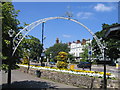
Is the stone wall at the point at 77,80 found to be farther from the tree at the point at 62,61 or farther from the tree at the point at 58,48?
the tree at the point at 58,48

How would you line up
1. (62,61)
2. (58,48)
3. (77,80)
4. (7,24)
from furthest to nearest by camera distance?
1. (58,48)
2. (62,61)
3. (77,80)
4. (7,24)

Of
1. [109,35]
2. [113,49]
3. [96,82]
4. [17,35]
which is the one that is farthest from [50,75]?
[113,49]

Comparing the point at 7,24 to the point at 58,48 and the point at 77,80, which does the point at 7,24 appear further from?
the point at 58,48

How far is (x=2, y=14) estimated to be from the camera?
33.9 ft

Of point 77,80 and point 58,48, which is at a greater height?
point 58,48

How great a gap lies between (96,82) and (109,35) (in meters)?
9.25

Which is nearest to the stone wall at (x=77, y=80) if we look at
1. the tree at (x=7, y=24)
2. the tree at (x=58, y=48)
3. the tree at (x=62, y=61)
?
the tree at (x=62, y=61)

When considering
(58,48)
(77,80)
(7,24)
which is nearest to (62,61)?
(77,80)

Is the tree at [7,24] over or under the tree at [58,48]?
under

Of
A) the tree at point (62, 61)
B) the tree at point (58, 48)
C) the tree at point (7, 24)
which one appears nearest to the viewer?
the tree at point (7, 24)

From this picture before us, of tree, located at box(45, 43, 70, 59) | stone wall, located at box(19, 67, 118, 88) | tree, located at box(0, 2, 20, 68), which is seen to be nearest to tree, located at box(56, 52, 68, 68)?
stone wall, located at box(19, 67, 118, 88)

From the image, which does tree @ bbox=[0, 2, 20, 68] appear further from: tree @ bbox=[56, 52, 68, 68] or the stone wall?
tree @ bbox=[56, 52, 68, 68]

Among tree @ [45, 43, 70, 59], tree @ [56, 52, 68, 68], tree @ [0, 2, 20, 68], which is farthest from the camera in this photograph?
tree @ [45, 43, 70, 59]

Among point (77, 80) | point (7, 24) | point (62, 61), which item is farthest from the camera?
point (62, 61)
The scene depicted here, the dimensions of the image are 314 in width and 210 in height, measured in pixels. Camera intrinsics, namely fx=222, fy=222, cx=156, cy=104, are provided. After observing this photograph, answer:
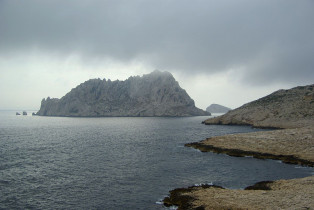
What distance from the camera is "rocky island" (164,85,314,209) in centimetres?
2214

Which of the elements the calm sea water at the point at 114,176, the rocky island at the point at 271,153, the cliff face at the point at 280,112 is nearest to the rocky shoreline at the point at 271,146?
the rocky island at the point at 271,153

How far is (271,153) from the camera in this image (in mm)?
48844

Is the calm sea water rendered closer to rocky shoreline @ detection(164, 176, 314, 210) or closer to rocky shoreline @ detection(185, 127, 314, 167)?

□ □ □ □

**Given task**
Reproduce the entries above with every occurrence of "rocky shoreline" substituted by "stony beach" and everything else unchanged. Omit the pictures from your answer.

**Task answer**
Is the stone wall at the point at 77,80 found to be farther from the tree at the point at 62,61 or farther from the tree at the point at 58,48?
the tree at the point at 58,48

How would you line up
1. (62,61)
2. (58,48)
3. (77,80)
4. (7,24)
from furthest to nearest by camera distance?
1. (58,48)
2. (62,61)
3. (77,80)
4. (7,24)

Of
1. [109,35]
2. [113,49]
3. [96,82]
4. [17,35]
which is the one that is farthest from [50,75]?
[113,49]

Comparing the point at 7,24 to the point at 58,48 and the point at 77,80, which does the point at 7,24 appear further from?
the point at 58,48

How far is (x=2, y=14) estimated to be from the camera?
33.9 ft

Of point 77,80 and point 58,48, which is at a greater height?
point 58,48

How great a gap lies between (96,82) and (109,35) (in meters)?
9.25

Which is nearest to the stone wall at (x=77, y=80) if we look at
1. the tree at (x=7, y=24)
2. the tree at (x=58, y=48)
3. the tree at (x=62, y=61)
?
the tree at (x=62, y=61)

When considering
(58,48)
(77,80)
(7,24)
which is nearest to (62,61)?
(77,80)

Is the tree at [7,24] over or under the tree at [58,48]?
under

Of
A) the tree at point (62, 61)
B) the tree at point (58, 48)
C) the tree at point (7, 24)
which one appears nearest to the viewer?
the tree at point (7, 24)

From this picture before us, of tree, located at box(45, 43, 70, 59) | stone wall, located at box(19, 67, 118, 88) | tree, located at box(0, 2, 20, 68), which is seen to be nearest to tree, located at box(56, 52, 68, 68)?
stone wall, located at box(19, 67, 118, 88)

From the image, which does tree @ bbox=[0, 2, 20, 68] appear further from: tree @ bbox=[56, 52, 68, 68] or the stone wall?
tree @ bbox=[56, 52, 68, 68]

Among tree @ [45, 43, 70, 59], tree @ [56, 52, 68, 68], tree @ [0, 2, 20, 68], which is farthest from the camera in this photograph?
tree @ [45, 43, 70, 59]

Among point (77, 80) | point (7, 24) | point (62, 61), which item is farthest from the camera?
point (62, 61)
The scene depicted here, the dimensions of the image are 314 in width and 210 in height, measured in pixels. Camera intrinsics, namely fx=222, fy=222, cx=156, cy=104, are provided. After observing this photograph, answer:
What distance from the camera is "rocky island" (164,85,314,209) in centimetres?
2214

Which of the elements the calm sea water at the point at 114,176, the rocky island at the point at 271,153, the cliff face at the point at 280,112 is nearest to the stony beach at the point at 271,146?
the rocky island at the point at 271,153

How far is (271,153) from the camera in this image (in mm)?
48844

Is the calm sea water rendered closer to stony beach @ detection(164, 176, 314, 210) or closer to stony beach @ detection(185, 127, 314, 167)?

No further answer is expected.